Problem to solve: Count the lines in the items below that contain the word "farthest". Reply with the number alone.

Exercise material:
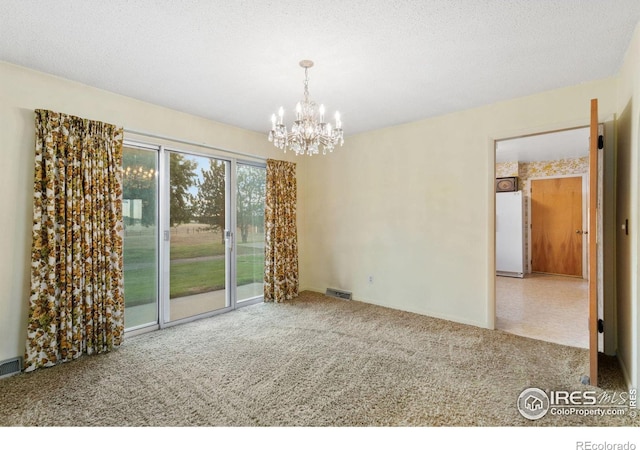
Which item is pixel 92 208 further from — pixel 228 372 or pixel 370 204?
pixel 370 204

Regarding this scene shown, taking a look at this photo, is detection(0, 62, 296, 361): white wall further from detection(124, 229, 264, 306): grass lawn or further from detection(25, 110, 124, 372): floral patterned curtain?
detection(124, 229, 264, 306): grass lawn

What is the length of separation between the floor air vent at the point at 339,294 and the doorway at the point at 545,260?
2.01 metres

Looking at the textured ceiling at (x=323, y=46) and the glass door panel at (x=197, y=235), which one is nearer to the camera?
the textured ceiling at (x=323, y=46)

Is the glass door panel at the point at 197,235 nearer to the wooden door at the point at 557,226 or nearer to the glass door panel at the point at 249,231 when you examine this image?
the glass door panel at the point at 249,231

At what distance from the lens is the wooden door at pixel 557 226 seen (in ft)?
21.2

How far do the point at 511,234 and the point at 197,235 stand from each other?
6310mm

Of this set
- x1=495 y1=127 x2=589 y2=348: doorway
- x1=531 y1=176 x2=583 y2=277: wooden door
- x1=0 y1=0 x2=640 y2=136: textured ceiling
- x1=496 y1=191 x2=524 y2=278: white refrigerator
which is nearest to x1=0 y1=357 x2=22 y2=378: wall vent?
x1=0 y1=0 x2=640 y2=136: textured ceiling

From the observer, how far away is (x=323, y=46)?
2285 mm

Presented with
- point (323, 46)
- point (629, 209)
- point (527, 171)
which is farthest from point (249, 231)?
point (527, 171)

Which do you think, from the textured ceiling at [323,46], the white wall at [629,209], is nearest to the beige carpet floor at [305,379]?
the white wall at [629,209]

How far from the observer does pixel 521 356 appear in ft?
9.23

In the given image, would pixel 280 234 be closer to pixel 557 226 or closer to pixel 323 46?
pixel 323 46
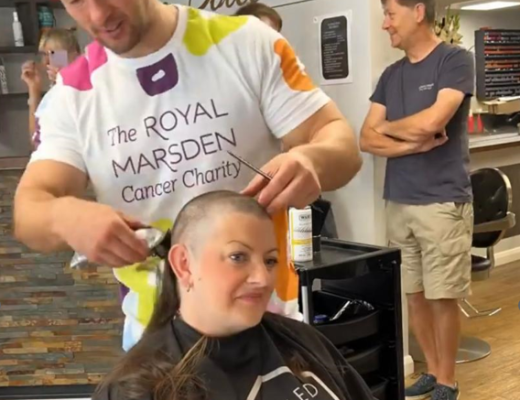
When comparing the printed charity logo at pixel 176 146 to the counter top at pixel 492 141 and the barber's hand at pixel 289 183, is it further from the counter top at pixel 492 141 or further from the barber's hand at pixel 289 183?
the counter top at pixel 492 141

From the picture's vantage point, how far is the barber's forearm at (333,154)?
108 cm

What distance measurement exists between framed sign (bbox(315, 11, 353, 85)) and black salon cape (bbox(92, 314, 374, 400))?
6.34 feet

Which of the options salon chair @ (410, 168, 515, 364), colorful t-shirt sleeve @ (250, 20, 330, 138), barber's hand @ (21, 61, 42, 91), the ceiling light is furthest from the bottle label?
the ceiling light

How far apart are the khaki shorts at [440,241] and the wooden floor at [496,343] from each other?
0.47 meters

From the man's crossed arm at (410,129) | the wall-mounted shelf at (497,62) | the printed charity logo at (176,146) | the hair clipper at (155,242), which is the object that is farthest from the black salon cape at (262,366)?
the wall-mounted shelf at (497,62)

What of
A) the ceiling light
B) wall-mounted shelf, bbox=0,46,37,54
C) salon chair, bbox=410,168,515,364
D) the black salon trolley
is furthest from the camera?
the ceiling light

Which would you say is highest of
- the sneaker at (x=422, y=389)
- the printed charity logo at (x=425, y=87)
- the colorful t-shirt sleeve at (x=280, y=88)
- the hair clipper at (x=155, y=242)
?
the colorful t-shirt sleeve at (x=280, y=88)

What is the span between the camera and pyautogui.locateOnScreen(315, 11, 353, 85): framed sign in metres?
3.03

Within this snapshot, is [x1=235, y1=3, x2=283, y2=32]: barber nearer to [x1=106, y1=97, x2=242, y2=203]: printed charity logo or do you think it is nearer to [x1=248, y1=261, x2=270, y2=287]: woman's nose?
[x1=106, y1=97, x2=242, y2=203]: printed charity logo

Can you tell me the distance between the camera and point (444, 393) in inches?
114

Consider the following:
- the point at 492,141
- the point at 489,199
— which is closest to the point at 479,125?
the point at 492,141

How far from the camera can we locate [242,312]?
106 centimetres

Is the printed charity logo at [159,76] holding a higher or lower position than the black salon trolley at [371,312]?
higher

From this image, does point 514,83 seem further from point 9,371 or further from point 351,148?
point 351,148
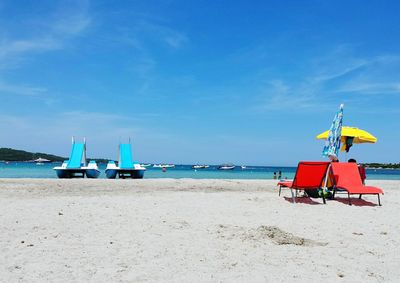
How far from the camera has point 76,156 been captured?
86.5ft

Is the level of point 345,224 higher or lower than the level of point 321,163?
lower

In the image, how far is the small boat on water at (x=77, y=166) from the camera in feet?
80.3

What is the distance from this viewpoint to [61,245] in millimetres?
4387

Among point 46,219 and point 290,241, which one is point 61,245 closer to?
point 46,219

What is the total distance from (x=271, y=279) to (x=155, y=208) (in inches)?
172

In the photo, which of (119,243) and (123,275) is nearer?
(123,275)

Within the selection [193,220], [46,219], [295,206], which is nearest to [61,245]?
[46,219]

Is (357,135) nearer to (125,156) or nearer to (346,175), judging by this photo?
(346,175)

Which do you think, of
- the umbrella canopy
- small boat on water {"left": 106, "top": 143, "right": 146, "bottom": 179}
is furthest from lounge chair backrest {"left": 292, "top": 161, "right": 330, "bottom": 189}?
small boat on water {"left": 106, "top": 143, "right": 146, "bottom": 179}

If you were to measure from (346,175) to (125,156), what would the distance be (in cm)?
1889

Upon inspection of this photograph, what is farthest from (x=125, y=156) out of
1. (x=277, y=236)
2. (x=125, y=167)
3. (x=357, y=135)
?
(x=277, y=236)

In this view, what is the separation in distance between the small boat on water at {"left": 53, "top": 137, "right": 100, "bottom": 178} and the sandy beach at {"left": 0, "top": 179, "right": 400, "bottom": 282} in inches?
693

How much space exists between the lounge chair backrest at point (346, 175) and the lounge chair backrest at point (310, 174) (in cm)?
51

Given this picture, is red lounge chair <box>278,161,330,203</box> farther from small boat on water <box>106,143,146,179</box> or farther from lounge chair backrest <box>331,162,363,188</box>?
small boat on water <box>106,143,146,179</box>
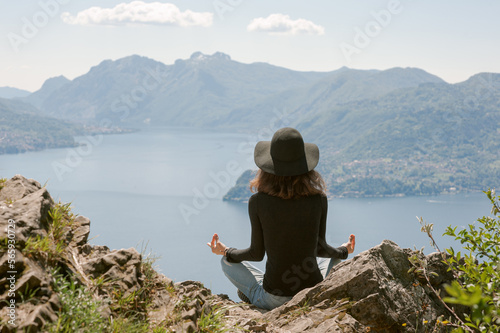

Task result: 3